Carte était le pseudonyme d'André Girard, un artiste décorateur de théâtre, fondateur du réseau auquel il a donné son nom. Quand on parle de Carte, le mot qui revient souvent est celui de mythomane. Mystificateur, André Girard l'était certainement. Reste à savoir s'il s'agit seulement un défaut, car après tout De Gaulle n'était-il pas lui aussi un mystificateur, en Juin 40, quand il prétendait annoncer aux Français qu'il était devenu la France ? Carte n'était pas De Gaulle, on dit même qu'il était antigaulliste, comme l'étaient tant d'officiers de l'armée d'armistice qui se sentaient des envies de Résistance. Ils étaient nombreux, ces officiers à figurer dans les fichiers de Carte, car ce que l'on finit par deviner, c'est que Carte se laissait volontiers aller à comptabiliser comme membres de son réseau des individus dont il avait recueilli les noms pour les insérer dans un fichier de sympathisants. Carte était en contact avec les principaux mouvements de résistance de la zone libre, ce qui n'était pas absolument exceptionnel, mais renforçait sa crédibilité. Jean Moulin n'avait-il pas impressionné De Gaulle, quand il était arrivé à Londres le 22 Octobre, se présentant comme mandaté par les 3 principales organisations de Résistance de la zone Libre ?

Carte fit la connaisance à Antibes d'un agent britannique du SOE, Francis Bazin arrivé par la mer le 19 Septembre 1941. Ce qui impressionna l'agent Britannique, c'est que Carte lui réclamait des armes quand les autres grands mouvements de Résistance, comme Combat lui demandaient de l'argent pour leurs journaux.

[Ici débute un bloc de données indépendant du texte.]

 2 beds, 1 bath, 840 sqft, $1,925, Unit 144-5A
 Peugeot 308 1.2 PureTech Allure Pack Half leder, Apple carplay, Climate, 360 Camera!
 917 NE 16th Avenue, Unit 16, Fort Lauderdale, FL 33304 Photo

Sur la foi du rapport très favorable de Bazin, le 29 Juillet 42, Nicholas Bodington, l'adjoint de Buckmaster à la French Section SOE, débarqua lui-même près d'Antibes accompagné d'Henri Frager, un agent Français du SOE "Me serait-il possible d'avoir un contact avec l'Etat-Major ?", demande-t-il. Carte lui présente le colonel Vautrin qui l'assure qu'il peut compter sur la grande majorité de l'armée d'armistice. "C'est la réunion la plus importante depuis l'armistice" confiera Bodington après cet entretien. Il est décidé que dix hommes iront en Angleterre pour y suivre un entraînement. Mais le 31 Août 1942, seuls deux volontaires embarquent pour l'Angleterre. On n'en a pas trouvé plus.

Les 50 émetteurs qui seront parachutés pour Carte ne serviront sans doute pas à grand-chose, mais le carnet d'adresse, comme on sait copieusement fourni, servira de base de recrutement pour le réseau Prosper.